*Provided information*
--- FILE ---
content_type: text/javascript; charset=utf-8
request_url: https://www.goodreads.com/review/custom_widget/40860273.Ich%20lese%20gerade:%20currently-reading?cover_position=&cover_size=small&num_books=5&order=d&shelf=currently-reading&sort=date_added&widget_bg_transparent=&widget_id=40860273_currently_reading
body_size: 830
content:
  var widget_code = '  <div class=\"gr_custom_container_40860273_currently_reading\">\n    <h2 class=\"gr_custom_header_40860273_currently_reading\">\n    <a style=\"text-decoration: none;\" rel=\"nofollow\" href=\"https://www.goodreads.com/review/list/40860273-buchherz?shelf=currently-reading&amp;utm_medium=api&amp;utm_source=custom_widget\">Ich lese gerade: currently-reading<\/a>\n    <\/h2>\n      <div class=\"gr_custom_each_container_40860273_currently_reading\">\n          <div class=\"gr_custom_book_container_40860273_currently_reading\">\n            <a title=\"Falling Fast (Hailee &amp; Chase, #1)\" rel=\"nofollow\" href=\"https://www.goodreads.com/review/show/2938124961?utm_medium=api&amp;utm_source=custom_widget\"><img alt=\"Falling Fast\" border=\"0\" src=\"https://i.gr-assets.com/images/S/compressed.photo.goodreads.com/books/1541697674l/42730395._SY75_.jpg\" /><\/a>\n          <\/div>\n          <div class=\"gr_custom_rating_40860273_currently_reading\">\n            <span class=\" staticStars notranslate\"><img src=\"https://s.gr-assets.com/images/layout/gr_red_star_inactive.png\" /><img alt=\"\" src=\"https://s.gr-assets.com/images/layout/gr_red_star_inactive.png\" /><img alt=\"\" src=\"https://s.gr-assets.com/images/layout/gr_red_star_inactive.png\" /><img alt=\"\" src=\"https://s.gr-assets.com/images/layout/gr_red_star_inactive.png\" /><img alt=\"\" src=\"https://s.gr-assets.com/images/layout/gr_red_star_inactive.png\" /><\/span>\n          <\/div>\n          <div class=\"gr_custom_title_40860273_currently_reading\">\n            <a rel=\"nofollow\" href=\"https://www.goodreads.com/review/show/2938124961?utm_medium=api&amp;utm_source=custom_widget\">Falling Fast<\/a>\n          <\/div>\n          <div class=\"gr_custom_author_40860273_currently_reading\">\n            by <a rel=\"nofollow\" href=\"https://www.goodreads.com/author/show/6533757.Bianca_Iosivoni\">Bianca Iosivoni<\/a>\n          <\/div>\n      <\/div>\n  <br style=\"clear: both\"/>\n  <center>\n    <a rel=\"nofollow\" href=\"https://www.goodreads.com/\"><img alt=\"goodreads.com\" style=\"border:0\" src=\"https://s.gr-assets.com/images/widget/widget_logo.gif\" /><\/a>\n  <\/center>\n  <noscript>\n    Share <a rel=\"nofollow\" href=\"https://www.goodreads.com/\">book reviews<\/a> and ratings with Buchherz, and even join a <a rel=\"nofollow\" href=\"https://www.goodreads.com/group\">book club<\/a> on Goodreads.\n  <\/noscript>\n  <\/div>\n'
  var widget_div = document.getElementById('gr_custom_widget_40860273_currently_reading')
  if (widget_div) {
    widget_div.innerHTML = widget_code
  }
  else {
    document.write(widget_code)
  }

*About this task*
Every line in the listing above that mentions "document" should be returned.

*Solution to this problem*
  var widget_div = document.getElementById('gr_custom_widget_40860273_currently_reading')
    document.write(widget_code)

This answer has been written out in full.